**WRITTEN INSTRUCTION 1:**
Reproduce the account of the wedding below in its entirety, word for word.

**TEXT BLOCK:**
-- START --

We had been registered for our wedding in the registry office of the same district, where M. has worked. The registrar has been her colleague. We have got the date of half past eleven. My sister-in-law – who had been married for six years and whose home we were to get – took us to the office by taxi. The driver tried on us his tasteless jokes about marriage, but when he was told to keep his humour to himself, he shut up, only he did not do so very keen. However, we have quickly forgot the unintelligent young man.

We had to wait for our parents and the witnesses. M. has asked her brother-in-law for her witness and I mine. Time for the march-in has come, but my parents and my witness have not. It was getting awful, when at last they arrived.

Of the ceremony I cannot remember too much. There are some minor details coming fore. The rings from my witness: he was searching through all the pockets of his suit, as he forgot where he had put them. Their putting on: I accidentally gave my left hand to my wife to receive the ring. The signing: the registrar laid the registry before us in an upside-down position as always, but I wanted to turn it to my side to sign it. My wife’s face: she was repressing, with difficulty, her wish to laugh. The pictures taken at our wedding ceremony help us to recall the event, whenever we want it.

-- END --

**WRITTEN INSTRUCTION 2:**
Output the stretch of the saved entries from the line containing "What is the span" through the end of the entries as a numbered list, leaving out blank lines.

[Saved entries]
-- START --

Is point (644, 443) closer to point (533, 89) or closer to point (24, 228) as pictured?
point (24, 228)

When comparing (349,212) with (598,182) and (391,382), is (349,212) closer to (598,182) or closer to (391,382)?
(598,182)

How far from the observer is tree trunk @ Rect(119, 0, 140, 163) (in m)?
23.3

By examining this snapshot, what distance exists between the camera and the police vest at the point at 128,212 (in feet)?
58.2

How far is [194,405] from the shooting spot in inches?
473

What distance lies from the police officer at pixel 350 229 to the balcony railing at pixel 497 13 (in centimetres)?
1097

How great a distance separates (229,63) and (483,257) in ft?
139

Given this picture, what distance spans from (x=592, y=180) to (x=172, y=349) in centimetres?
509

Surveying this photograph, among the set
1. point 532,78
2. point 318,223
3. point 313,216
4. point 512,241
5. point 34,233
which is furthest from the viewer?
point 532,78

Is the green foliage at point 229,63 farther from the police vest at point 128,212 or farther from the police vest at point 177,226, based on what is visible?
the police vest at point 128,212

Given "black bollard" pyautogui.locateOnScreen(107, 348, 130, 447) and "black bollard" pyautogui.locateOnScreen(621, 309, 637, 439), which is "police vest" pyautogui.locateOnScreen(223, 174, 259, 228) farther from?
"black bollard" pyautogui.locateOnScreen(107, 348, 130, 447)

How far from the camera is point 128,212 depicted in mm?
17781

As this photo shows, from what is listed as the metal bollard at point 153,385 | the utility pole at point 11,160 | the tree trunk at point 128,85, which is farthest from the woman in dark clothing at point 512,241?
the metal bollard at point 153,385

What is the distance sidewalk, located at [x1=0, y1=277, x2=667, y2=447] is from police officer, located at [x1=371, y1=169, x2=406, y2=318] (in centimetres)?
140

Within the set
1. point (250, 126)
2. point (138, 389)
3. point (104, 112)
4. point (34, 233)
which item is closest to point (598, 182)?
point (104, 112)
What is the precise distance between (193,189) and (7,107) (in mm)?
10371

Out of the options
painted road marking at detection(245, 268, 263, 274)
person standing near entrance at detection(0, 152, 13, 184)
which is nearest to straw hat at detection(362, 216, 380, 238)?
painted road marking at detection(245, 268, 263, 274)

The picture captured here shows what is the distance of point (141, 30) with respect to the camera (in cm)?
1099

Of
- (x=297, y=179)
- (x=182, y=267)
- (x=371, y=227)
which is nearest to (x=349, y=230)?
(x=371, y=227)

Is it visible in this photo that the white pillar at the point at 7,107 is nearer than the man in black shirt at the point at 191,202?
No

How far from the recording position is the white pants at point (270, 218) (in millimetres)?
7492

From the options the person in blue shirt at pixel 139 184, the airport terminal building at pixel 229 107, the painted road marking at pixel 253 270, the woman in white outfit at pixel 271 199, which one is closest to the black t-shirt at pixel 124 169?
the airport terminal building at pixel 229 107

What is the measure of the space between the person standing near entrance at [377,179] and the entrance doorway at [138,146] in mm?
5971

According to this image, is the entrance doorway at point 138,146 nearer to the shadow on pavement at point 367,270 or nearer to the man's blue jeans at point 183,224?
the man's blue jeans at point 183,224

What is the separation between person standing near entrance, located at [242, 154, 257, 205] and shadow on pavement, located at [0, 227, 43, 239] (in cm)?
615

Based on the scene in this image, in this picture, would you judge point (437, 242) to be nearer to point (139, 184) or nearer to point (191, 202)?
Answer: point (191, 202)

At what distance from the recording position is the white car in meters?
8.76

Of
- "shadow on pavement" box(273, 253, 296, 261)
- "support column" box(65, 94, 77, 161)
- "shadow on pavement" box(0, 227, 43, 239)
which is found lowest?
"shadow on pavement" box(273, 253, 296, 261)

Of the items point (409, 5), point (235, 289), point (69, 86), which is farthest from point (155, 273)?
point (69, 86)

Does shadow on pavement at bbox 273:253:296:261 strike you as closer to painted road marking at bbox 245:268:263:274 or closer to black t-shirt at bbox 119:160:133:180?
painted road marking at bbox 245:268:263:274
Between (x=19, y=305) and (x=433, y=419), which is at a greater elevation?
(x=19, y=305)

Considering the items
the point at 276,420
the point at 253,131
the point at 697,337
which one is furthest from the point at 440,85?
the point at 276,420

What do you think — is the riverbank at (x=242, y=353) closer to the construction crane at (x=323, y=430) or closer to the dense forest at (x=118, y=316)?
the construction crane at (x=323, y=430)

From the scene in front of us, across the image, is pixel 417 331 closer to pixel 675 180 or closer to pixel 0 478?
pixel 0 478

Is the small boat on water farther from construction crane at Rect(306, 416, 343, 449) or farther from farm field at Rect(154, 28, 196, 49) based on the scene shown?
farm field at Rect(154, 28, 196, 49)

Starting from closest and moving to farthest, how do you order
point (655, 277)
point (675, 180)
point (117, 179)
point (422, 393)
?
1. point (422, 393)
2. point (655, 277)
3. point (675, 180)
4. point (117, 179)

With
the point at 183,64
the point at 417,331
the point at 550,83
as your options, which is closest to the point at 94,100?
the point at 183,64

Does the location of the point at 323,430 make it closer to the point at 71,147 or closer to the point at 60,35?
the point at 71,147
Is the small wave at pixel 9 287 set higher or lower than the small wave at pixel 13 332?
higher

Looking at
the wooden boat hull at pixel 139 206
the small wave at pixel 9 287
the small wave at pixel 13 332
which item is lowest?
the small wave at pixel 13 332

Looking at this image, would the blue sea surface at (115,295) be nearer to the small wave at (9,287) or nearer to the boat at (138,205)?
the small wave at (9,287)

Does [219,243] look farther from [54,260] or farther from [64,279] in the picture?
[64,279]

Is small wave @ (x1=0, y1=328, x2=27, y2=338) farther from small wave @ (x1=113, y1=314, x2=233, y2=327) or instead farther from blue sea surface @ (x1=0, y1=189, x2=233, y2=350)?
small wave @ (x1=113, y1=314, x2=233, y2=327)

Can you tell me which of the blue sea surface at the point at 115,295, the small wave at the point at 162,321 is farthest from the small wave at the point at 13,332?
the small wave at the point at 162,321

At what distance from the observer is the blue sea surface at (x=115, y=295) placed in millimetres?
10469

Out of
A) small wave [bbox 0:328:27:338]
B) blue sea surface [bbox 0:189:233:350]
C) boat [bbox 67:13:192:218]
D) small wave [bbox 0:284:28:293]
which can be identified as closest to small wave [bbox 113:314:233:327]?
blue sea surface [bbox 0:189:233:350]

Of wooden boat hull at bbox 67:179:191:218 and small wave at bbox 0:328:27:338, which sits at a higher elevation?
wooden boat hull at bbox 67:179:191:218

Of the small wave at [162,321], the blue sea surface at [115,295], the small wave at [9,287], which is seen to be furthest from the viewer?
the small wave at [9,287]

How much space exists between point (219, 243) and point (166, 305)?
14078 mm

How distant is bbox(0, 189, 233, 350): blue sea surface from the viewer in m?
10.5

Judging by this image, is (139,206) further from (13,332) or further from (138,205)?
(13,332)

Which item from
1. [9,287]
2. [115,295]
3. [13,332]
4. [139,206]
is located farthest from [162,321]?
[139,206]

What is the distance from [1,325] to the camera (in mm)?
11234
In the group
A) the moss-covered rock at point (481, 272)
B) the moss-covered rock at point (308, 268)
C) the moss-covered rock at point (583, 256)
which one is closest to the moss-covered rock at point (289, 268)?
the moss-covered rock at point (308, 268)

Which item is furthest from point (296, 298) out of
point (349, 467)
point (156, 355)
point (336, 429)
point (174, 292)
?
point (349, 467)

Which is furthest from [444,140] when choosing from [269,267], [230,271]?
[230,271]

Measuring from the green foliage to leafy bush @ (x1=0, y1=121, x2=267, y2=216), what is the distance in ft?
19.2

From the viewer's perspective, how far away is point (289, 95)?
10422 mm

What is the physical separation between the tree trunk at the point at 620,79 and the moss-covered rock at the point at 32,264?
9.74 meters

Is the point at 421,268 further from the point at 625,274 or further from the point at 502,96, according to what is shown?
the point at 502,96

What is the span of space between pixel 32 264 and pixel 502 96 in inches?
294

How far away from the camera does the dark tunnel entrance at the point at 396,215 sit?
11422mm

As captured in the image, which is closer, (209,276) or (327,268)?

-- END --

**EXERCISE ANSWER 1:**
We had been registered for our wedding in the registry office of the same district, where M. has worked. The registrar has been her colleague. We have got the date of half past eleven. My sister-in-law – who had been married for six years and whose home we were to get – took us to the office by taxi. The driver tried on us his tasteless jokes about marriage, but when he was told to keep his humour to himself, he shut up, only he did not do so very keen. However, we have quickly forgot the unintelligent young man.

We had to wait for our parents and the witnesses. M. has asked her brother-in-law for her witness and I mine. Time for the march-in has come, but my parents and my witness have not. It was getting awful, when at last they arrived.

Of the ceremony I cannot remember too much. There are some minor details coming fore. The rings from my witness: he was searching through all the pockets of his suit, as he forgot where he had put them. Their putting on: I accidentally gave my left hand to my wife to receive the ring. The signing: the registrar laid the registry before us in an upside-down position as always, but I wanted to turn it to my side to sign it. My wife’s face: she was repressing, with difficulty, her wish to laugh. The pictures taken at our wedding ceremony help us to recall the event, whenever we want it.

**EXERCISE ANSWER 2:**
1. What is the span of space between pixel 32 264 and pixel 502 96 in inches?
2. 294
3. How far away from the camera does the dark tunnel entrance at the point at 396,215 sit?
4. 11422mm
5. As captured in the image, which is closer, (209,276) or (327,268)?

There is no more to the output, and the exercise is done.